Objective — Repeat the lines below word for word, but leave out the picture.
------------------------------------------------------------
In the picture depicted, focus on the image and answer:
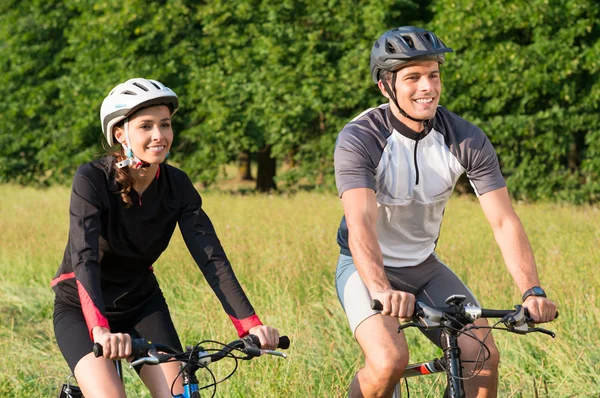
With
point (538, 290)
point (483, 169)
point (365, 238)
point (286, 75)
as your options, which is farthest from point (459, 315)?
point (286, 75)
------------------------------------------------------------
Complete response —
In the picture depicted, focus on the image and answer:
With
point (538, 290)
point (483, 169)
point (365, 238)
point (286, 75)
as your options, which is farthest from point (459, 315)?
point (286, 75)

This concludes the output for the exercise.